Nuklearmediziner bieten IGeL-Leistungen vor allem im Bereich Schilddrüsendiagnostik, onkologische Vorsorge und Knochenstoffwechsel an, die über GKV-Indikationen hinausgehen.
Hintergrund
Nuklearmedizinische IGeL-Leistungen erfordern aufwändige Gerätetechnik und Strahlenschutzmaßnahmen; entsprechend sind die Kosten höher als in anderen Fachgebieten. Typische Angebote:
- Schilddrüsen-Szintigraphie auf Wunsch: Bei normalem TSH und ohne Knotennachweis – 200–400 Euro.
- PET-CT als Vorsorgeuntersuchung: Ganzkörper-Onkologie-Screening bei asymptomatischen Patienten – 1.000–3.000 Euro.

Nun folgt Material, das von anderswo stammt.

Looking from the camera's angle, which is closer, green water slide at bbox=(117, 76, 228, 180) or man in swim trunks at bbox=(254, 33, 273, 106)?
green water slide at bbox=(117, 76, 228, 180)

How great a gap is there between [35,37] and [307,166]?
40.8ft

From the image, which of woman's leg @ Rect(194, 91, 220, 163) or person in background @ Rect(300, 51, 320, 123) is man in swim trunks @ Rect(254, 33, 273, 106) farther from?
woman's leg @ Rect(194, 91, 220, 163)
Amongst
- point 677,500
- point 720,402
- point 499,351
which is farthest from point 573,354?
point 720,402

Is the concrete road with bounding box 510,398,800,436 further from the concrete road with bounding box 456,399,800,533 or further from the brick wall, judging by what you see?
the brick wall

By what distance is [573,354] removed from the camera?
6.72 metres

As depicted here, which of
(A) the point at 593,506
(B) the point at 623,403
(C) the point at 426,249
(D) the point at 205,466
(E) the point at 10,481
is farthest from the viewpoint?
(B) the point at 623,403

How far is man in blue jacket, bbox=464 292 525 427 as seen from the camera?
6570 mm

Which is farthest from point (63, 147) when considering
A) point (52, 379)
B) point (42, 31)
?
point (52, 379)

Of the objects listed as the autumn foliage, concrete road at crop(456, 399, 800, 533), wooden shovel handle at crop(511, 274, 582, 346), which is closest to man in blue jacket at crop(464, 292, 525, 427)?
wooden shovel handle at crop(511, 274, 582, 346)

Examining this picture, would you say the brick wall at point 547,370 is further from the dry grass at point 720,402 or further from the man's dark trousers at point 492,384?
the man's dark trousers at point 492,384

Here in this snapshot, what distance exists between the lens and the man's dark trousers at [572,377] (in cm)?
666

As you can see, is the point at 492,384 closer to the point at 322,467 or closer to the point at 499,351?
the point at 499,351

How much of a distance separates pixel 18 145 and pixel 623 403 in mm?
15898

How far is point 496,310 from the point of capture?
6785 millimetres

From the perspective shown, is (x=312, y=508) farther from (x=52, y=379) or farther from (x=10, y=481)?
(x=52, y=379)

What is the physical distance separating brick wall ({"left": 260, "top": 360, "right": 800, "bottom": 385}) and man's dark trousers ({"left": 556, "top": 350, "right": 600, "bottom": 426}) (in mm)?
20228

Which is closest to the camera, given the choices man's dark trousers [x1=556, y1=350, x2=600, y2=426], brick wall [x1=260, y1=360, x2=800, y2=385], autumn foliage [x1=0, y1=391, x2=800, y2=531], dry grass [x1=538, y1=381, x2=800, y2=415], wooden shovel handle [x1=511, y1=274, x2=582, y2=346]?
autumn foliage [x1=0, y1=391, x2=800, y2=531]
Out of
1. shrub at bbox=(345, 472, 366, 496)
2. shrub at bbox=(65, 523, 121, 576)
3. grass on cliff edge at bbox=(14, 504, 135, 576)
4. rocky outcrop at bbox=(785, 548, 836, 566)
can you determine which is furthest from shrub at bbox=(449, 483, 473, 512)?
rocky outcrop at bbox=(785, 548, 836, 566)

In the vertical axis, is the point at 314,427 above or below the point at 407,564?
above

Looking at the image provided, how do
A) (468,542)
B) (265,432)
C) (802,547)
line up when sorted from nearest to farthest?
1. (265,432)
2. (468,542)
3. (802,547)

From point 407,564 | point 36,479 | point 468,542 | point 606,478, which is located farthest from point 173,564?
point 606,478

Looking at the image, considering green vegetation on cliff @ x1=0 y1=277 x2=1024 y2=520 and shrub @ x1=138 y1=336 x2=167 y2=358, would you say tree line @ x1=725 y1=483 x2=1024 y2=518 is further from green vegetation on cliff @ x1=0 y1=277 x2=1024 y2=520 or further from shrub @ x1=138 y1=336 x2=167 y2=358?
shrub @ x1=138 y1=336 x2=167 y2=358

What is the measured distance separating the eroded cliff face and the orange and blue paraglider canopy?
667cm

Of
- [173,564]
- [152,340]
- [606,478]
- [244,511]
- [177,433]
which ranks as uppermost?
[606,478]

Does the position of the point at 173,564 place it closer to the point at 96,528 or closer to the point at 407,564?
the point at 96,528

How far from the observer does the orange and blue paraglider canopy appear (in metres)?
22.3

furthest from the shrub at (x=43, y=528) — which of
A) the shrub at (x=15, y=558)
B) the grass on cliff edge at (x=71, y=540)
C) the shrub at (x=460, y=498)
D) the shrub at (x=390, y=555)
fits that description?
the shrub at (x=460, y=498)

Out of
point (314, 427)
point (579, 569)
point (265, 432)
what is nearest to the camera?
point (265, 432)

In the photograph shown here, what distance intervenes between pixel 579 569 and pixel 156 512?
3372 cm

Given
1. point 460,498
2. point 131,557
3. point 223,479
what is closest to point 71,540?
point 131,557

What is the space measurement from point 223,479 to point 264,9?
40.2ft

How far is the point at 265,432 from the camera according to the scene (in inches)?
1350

- DXA-Knochendichtemessung (Osteodensitometrie): Vor dem GKV-Erstattungsalter (70 Jahre Frauen) – 80–150 Euro.
- Schilddrüsen-SPECT für Autonomiediagnostik: Über Standard-Szintigraphie hinaus – 300–500 Euro.
- Myokardperfusions-Szintigraphie als Sportlervorsorge: Ohne kardiologische GKV-Indikation – 500–900 Euro.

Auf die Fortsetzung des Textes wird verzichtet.